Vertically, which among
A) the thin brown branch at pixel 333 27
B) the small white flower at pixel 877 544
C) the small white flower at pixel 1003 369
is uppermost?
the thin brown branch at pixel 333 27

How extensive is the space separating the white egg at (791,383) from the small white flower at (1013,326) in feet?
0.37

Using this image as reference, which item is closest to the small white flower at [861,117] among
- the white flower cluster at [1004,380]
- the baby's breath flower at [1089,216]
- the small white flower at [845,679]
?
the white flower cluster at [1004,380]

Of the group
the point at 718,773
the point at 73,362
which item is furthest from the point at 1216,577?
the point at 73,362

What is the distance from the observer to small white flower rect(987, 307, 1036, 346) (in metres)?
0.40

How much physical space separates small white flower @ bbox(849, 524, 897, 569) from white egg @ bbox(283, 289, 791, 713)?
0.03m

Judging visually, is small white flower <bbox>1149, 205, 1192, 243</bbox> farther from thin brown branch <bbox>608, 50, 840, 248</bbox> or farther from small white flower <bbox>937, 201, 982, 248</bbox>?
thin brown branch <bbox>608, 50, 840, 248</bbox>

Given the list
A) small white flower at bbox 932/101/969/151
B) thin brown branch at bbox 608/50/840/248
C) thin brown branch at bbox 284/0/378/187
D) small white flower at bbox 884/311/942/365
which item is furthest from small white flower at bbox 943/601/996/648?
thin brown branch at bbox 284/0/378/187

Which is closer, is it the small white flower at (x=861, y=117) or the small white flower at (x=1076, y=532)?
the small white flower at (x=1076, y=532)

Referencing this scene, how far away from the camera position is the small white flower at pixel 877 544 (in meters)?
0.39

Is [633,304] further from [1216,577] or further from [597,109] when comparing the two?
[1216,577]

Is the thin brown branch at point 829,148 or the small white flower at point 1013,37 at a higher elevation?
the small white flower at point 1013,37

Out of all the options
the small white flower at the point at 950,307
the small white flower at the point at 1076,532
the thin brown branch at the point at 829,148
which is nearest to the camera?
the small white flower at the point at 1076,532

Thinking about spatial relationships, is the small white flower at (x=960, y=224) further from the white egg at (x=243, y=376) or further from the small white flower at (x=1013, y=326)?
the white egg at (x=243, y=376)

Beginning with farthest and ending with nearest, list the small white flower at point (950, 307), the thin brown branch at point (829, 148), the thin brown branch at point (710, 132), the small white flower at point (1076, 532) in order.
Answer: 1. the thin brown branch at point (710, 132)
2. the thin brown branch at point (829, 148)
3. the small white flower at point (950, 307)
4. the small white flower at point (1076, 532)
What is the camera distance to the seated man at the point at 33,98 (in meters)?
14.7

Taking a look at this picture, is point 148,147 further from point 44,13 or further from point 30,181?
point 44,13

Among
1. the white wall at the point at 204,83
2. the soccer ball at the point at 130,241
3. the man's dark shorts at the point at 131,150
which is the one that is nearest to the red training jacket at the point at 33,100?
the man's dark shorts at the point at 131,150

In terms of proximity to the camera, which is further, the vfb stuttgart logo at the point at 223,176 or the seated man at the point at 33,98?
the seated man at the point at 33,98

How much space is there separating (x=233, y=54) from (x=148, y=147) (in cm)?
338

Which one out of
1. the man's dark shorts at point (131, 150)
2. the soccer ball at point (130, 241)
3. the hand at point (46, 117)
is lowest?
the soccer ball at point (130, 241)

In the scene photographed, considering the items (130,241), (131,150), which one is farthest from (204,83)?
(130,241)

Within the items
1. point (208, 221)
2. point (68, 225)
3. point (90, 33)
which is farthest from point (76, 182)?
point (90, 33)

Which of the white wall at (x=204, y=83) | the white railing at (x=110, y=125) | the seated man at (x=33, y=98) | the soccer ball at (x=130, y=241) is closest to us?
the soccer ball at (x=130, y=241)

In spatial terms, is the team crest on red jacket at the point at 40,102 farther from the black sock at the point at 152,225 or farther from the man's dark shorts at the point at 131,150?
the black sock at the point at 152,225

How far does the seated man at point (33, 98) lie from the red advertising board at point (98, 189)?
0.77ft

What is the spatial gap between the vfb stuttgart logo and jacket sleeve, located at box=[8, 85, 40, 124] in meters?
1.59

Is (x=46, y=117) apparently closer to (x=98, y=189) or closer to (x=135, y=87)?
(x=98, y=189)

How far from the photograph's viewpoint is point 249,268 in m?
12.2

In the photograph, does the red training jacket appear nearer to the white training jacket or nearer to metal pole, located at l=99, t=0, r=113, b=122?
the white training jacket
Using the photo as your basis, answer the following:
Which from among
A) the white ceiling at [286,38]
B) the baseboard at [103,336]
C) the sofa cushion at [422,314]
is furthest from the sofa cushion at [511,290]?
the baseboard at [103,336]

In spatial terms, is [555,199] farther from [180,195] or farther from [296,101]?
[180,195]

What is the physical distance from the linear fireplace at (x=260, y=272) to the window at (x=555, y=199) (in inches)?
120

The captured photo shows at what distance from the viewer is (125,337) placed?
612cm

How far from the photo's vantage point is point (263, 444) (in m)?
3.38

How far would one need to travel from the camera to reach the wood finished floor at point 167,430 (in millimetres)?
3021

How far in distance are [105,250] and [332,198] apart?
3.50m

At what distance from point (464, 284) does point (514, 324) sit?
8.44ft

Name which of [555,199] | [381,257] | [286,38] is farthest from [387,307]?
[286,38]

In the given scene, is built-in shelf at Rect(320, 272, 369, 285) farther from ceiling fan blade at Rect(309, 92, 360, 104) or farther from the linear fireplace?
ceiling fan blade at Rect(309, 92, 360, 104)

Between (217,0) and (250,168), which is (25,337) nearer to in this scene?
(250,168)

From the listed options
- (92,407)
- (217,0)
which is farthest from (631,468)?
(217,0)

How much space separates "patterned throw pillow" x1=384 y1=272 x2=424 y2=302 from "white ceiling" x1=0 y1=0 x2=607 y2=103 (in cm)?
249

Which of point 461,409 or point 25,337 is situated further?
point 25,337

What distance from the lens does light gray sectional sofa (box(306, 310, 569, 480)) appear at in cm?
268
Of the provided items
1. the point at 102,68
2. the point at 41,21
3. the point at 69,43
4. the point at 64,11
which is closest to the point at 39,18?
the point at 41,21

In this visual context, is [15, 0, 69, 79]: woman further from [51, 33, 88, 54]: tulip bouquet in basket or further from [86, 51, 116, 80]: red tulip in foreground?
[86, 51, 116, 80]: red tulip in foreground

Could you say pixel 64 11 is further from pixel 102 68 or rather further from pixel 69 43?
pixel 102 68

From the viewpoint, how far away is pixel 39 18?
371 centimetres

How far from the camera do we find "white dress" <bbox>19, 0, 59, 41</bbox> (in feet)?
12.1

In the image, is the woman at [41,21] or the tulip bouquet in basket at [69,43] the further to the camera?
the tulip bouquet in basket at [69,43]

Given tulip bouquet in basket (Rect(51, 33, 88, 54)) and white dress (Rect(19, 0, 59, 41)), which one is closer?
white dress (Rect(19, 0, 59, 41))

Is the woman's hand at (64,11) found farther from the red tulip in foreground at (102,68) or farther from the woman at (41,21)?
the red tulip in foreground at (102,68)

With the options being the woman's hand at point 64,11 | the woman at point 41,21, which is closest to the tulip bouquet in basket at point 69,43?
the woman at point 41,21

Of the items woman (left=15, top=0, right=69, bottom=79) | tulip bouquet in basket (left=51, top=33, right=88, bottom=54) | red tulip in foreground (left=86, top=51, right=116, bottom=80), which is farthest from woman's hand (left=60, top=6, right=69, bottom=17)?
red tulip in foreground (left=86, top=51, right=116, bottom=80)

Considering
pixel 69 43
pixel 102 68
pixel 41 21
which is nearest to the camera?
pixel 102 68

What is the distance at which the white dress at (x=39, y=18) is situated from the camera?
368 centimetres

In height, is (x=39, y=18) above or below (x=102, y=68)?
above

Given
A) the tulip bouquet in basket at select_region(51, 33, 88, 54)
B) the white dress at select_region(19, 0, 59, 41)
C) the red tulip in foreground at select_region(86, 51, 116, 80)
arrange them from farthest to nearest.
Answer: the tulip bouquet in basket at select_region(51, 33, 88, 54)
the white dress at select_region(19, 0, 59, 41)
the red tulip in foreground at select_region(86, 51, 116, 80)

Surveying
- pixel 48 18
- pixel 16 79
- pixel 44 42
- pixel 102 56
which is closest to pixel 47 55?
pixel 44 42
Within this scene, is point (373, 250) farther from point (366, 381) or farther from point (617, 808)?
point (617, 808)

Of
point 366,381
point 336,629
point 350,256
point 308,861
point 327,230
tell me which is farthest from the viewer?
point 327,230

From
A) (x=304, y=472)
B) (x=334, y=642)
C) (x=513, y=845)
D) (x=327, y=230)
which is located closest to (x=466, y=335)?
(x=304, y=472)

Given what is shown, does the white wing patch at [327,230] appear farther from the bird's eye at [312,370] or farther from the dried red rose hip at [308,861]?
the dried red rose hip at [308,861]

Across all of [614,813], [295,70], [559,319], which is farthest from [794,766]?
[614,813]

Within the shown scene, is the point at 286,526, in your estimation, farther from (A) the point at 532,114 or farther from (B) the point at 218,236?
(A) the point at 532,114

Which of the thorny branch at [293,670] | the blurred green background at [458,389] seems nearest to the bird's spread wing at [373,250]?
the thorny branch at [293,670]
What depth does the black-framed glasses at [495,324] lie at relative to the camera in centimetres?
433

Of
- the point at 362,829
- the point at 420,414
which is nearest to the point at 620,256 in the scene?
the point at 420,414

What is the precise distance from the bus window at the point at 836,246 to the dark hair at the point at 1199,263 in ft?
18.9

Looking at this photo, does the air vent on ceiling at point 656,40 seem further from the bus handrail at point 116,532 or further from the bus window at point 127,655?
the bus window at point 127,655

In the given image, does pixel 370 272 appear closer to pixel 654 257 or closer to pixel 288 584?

> _PROBLEM TO SOLVE_:
Repeat the line containing "What is the precise" and all subsequent lines through the final line of the data, exactly and with no others.

> _SOLUTION FOR THIS PROBLEM_:
What is the precise distance from the bus window at the point at 836,246 to the dark hair at the point at 1199,263 in ft?
18.9

Looking at this photo, does the air vent on ceiling at point 656,40 seem further from the bus handrail at point 116,532 or further from the bus window at point 127,655?
the bus window at point 127,655

In the given image, does pixel 370 272 appear closer to pixel 654 257 or closer to pixel 288 584?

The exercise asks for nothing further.